(Entries taken from a collection)
-- -- --
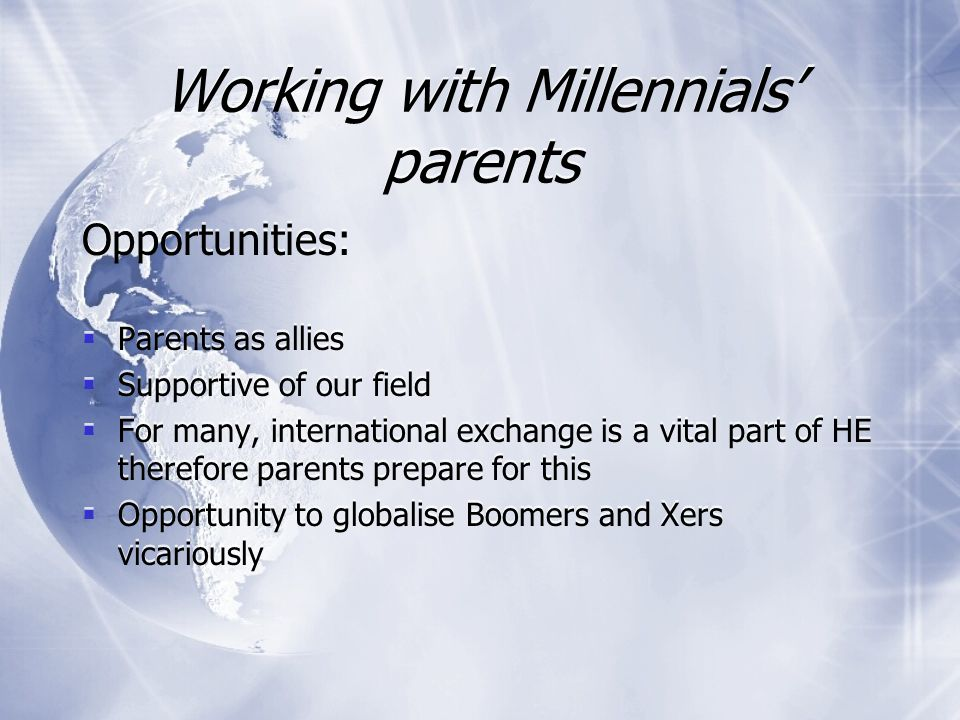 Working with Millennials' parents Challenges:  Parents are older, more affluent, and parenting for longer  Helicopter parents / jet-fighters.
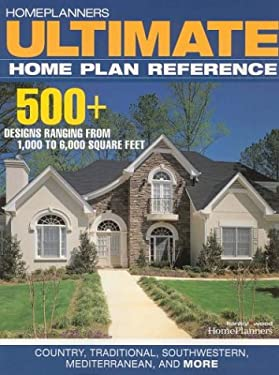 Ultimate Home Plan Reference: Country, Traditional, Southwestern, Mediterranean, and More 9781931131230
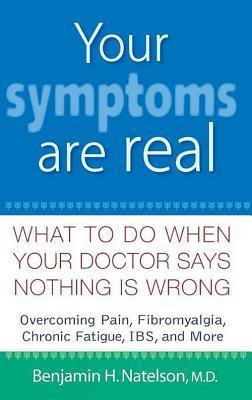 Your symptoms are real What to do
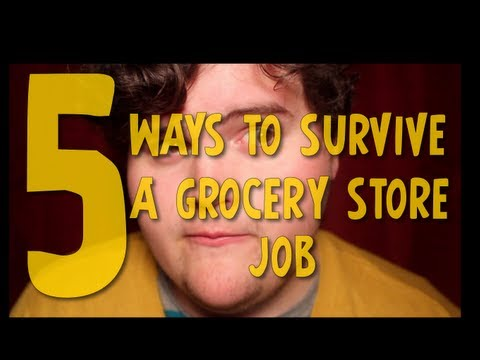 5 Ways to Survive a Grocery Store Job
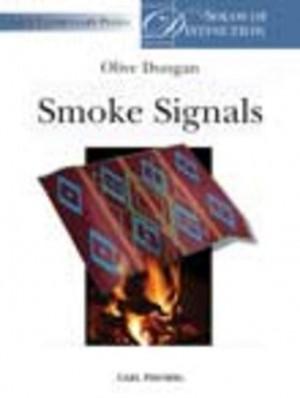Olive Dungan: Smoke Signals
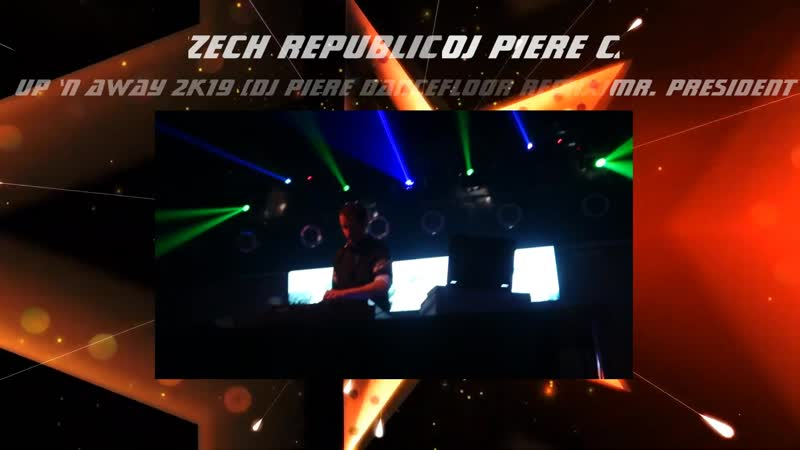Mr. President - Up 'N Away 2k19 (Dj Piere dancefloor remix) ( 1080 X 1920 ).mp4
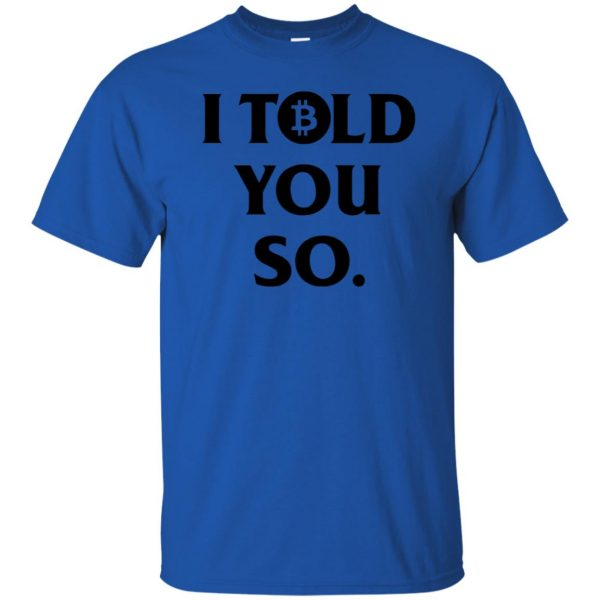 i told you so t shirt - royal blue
-- -- --
What you return must match the lines from the top of the data through the line with "Mr. President - Up" exactly, with the pictures removed.

 Working with Millennials' parents Challenges:  Parents are older, more affluent, and parenting for longer  Helicopter parents / jet-fighters.
 Ultimate Home Plan Reference: Country, Traditional, Southwestern, Mediterranean, and More 9781931131230
 Your symptoms are real What to do
 5 Ways to Survive a Grocery Store Job
Olive Dungan: Smoke Signals
Mr. President - Up 'N Away 2k19 (Dj Piere dancefloor remix) ( 1080 X 1920 ).mp4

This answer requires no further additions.